So I have this english project and we have to make a book trailer for the book of our choice. I am the video editor and I have a mac. and we had voiceovers. My other team members sent me their voice recordings that they recorded using audacity to my Gmail. I tried clicking, holding, and then moving the file to an audacity window already opened. It said error. So I chose Import-Raw Data-Selected the recording from my files and it loaded. I was satisfied only to press play, hear a scratch sound for like a split second. That was all. The recording was done. I pressed play again, heard the scratch sound. Apparently that scratch sound was my “recording.” What?
Ask your colleagues to send you a WAV or AIFF file, or MP3 or OGG file if WAV or AIFF are too large. Note that you will lose quality with OGG or MP3.
When you see an error, it’s helpful if you tell us what the error says. The error probably says “not recognised” and tells you what type of file it is (after the dot at the end of the file name). If you click the question mark help button in the error dialogue it suggests you download FFmpeg to import the file. Try that: http://manual.audacityteam.org/o/man/faq_installation_and_plug_ins.html#macff .
Import Raw is only for uncompressed files so if you were sent an M4A file it won’t import correctly that way and you will need to install FFmpeg. Make sure you have Audacity 2.0.5 from http://audacityteam.org/download/mac .

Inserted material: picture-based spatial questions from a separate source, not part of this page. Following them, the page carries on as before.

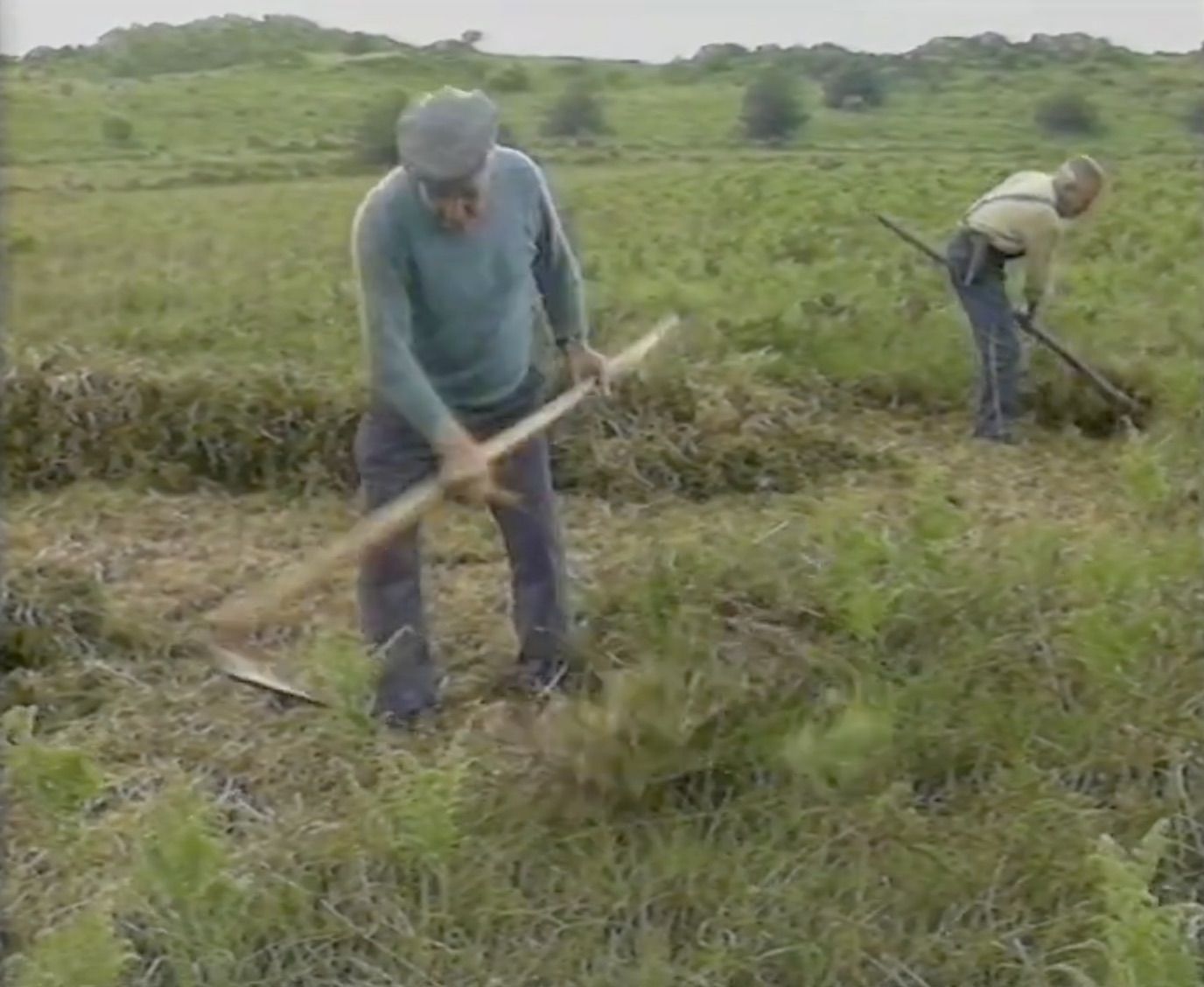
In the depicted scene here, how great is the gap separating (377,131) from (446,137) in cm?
958

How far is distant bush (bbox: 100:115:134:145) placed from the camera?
48.5ft

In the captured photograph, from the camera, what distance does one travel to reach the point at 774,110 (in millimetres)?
16547

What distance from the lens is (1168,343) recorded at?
25.3 ft

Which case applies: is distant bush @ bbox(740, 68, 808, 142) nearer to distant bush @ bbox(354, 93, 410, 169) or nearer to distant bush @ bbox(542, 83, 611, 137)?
distant bush @ bbox(542, 83, 611, 137)

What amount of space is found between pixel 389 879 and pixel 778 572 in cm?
142

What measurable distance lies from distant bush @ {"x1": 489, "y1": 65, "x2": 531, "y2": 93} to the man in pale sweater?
30.6ft

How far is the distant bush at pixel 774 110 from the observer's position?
52.9ft

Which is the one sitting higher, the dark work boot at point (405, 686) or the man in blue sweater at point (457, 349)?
the man in blue sweater at point (457, 349)

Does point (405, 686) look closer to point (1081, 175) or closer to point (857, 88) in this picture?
point (1081, 175)

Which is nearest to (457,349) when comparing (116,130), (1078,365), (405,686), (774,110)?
(405,686)

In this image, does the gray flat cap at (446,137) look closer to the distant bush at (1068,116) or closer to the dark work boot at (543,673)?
the dark work boot at (543,673)

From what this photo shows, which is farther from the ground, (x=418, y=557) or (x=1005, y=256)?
(x=1005, y=256)

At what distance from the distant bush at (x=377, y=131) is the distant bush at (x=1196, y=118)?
543cm

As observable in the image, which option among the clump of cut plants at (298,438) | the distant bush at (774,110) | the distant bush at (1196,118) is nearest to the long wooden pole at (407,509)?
the clump of cut plants at (298,438)
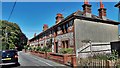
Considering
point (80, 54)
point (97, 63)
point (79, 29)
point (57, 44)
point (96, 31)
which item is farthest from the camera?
point (57, 44)

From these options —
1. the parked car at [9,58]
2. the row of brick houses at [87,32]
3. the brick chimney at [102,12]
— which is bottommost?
the parked car at [9,58]

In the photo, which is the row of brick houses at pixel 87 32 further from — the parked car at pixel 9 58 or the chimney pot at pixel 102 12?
the parked car at pixel 9 58

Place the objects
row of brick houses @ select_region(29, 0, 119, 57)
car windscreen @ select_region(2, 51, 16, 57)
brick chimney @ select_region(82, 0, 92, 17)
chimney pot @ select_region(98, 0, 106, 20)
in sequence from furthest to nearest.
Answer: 1. chimney pot @ select_region(98, 0, 106, 20)
2. brick chimney @ select_region(82, 0, 92, 17)
3. row of brick houses @ select_region(29, 0, 119, 57)
4. car windscreen @ select_region(2, 51, 16, 57)

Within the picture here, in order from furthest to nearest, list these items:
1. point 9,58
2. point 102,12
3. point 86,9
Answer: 1. point 102,12
2. point 86,9
3. point 9,58

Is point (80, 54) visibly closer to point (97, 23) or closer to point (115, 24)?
point (97, 23)

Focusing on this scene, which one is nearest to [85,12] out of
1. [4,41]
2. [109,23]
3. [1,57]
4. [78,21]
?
[78,21]

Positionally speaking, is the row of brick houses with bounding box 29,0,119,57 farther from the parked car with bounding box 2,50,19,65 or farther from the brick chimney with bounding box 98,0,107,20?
the parked car with bounding box 2,50,19,65

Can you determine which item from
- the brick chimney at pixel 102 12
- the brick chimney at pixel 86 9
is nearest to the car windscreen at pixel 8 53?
the brick chimney at pixel 86 9

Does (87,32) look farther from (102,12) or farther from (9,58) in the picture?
(9,58)

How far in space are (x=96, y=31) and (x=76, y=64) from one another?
11.0 meters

If you were sent an AUP Audacity Project file and _data folder, you don’t need FFmpeg, use File > Open… to open the project. Ensure the _data folder is in the same folder that the AUP file is in.
Gale
recorded using audacity to my Gmail.
Audacity does not save a sound file and the AUP file is not a sound file. You need to Export a real sound file in one of the formats mentioned above. Most email system cut you off at about 25MB or so, so your option for larger presentations is segment the VO or choose a different transmission path.
Koz
Another possibility to reduce file sizes is to transmit the VO files as mono instead of stereo if they’re not already mono. Most voices in presentations come from the middle even in a surround show. They’re not in stereo.